[Captioned web images]
----------
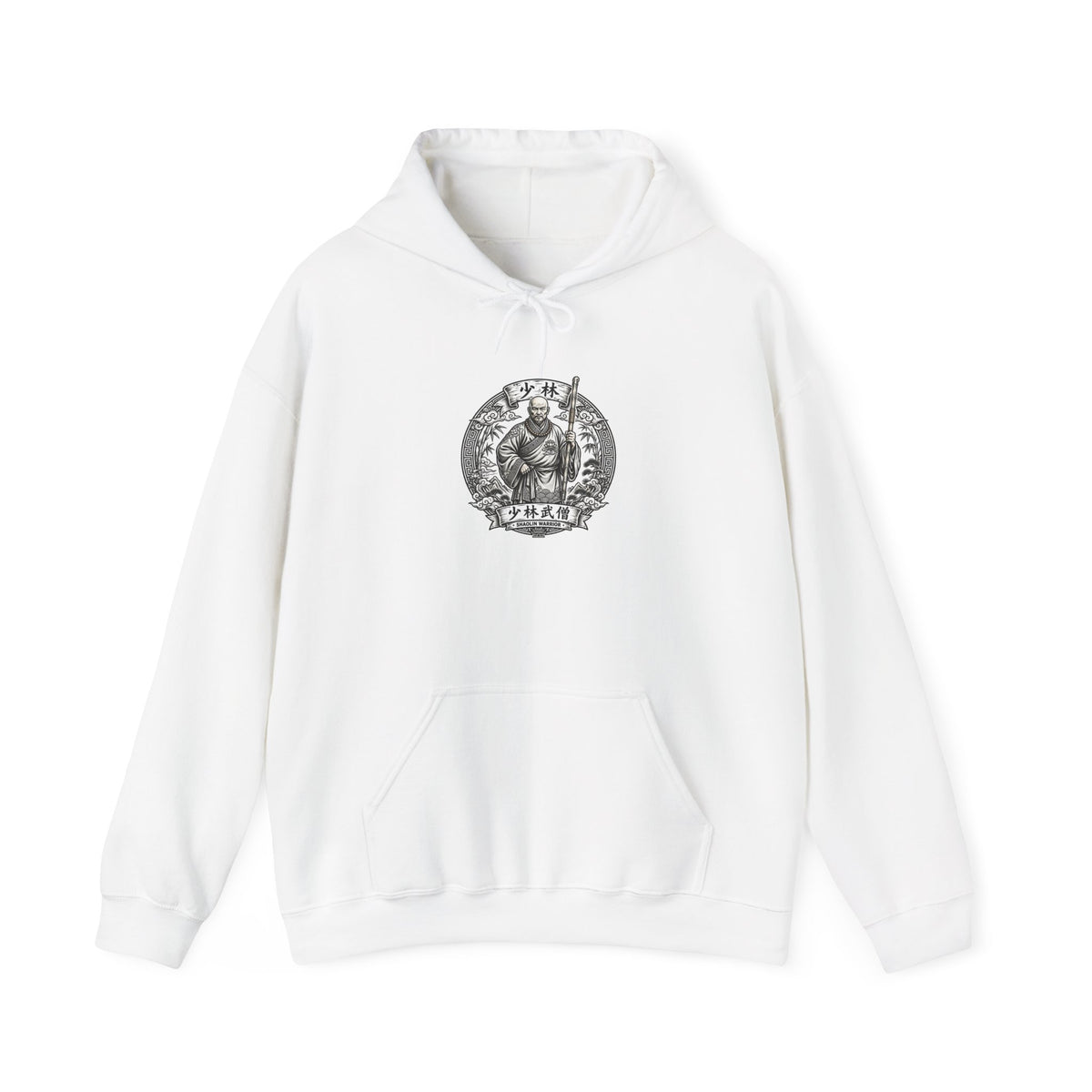 Shaolin Warrior Monk Hoodie - Shaolin Temple Graphic Sweatshirt
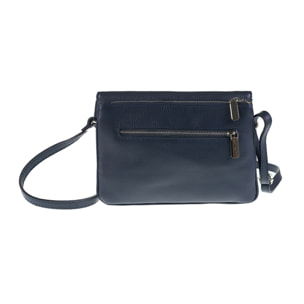 Borsa a tracolla da donna Made in Italy - Modello Seraphina Lux - 100% pelle - 26.0 x 18.0 x 4.0 cm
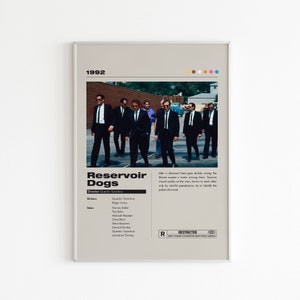 Reservoir Dogs Movie Poster: Tarantino Minimalist Print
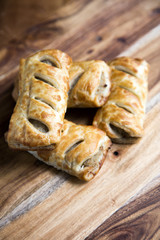 Traditional sausage rolls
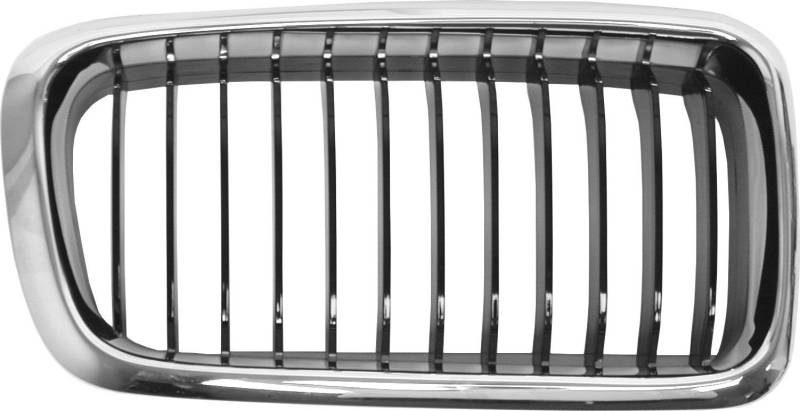 URO Parts 51138231594 Kühlergrill, rechts, verchromte Einfassung mit schwarzen vertikalen Lamellen von URO Parts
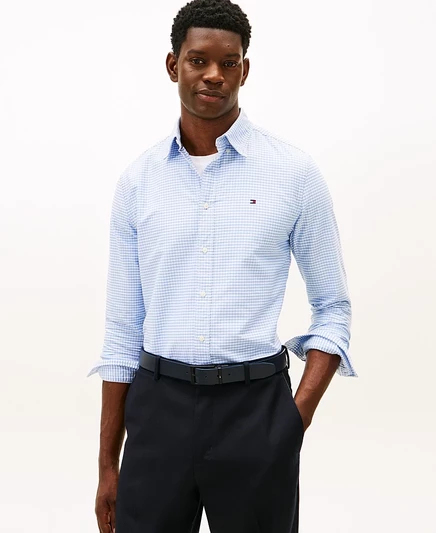 Мужская рубашка Heritage Oxford в клетку от Tommy Hilfiger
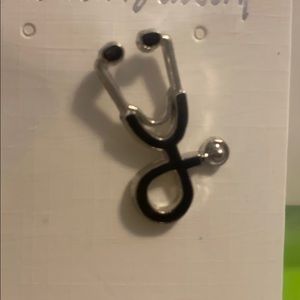 Stethoscope Brooch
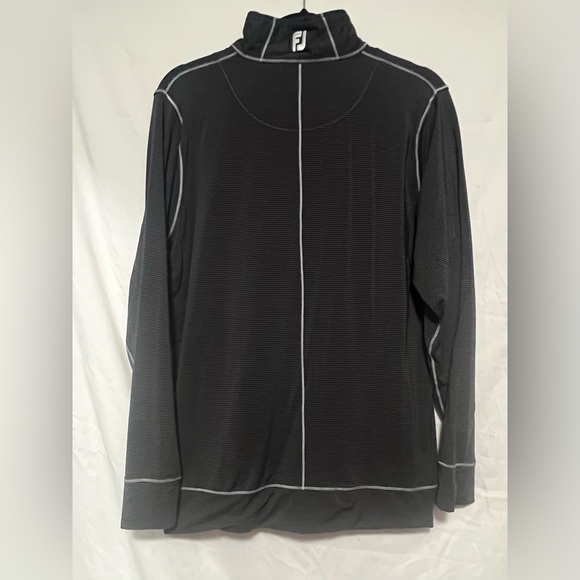 FOOTJOY FJ Performance 1/2 Zip Golf Shirt / Jacket Outdoor Long Sleeve Striped - Picture 4 of 6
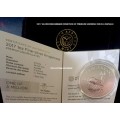 2017 Silver KRUGERRAND R1-00 1 ounce  Coin ,Premium Uncirculated, 50th Anniversary Commemorative -15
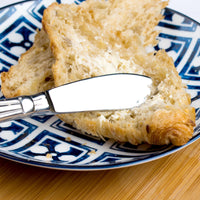 Acopa Harmony 6 7/8" 18/8 Stainless Steel Extra Heavy Weight Butter Knife - 12/Pack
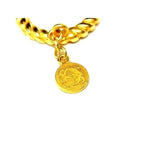 Loewe Anagram Scarf Ring Clasp Accessory Gold Av8718 — view 3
----------
What is being asked –
Each entry above should be printed again word for word, with any picture dropped.

Response to the exercise –
 Shaolin Warrior Monk Hoodie - Shaolin Temple Graphic Sweatshirt
 Borsa a tracolla da donna Made in Italy - Modello Seraphina Lux - 100% pelle - 26.0 x 18.0 x 4.0 cm
 Reservoir Dogs Movie Poster: Tarantino Minimalist Print
 Traditional sausage rolls
 URO Parts 51138231594 Kühlergrill, rechts, verchromte Einfassung mit schwarzen vertikalen Lamellen von URO Parts
 Мужская рубашка Heritage Oxford в клетку от Tommy Hilfiger
 Stethoscope Brooch
 FOOTJOY FJ Performance 1/2 Zip Golf Shirt / Jacket Outdoor Long Sleeve Striped - Picture 4 of 6
 2017 Silver KRUGERRAND R1-00 1 ounce  Coin ,Premium Uncirculated, 50th Anniversary Commemorative -15
 Acopa Harmony 6 7/8" 18/8 Stainless Steel Extra Heavy Weight Butter Knife - 12/Pack
 Loewe Anagram Scarf Ring Clasp Accessory Gold Av8718 — view 3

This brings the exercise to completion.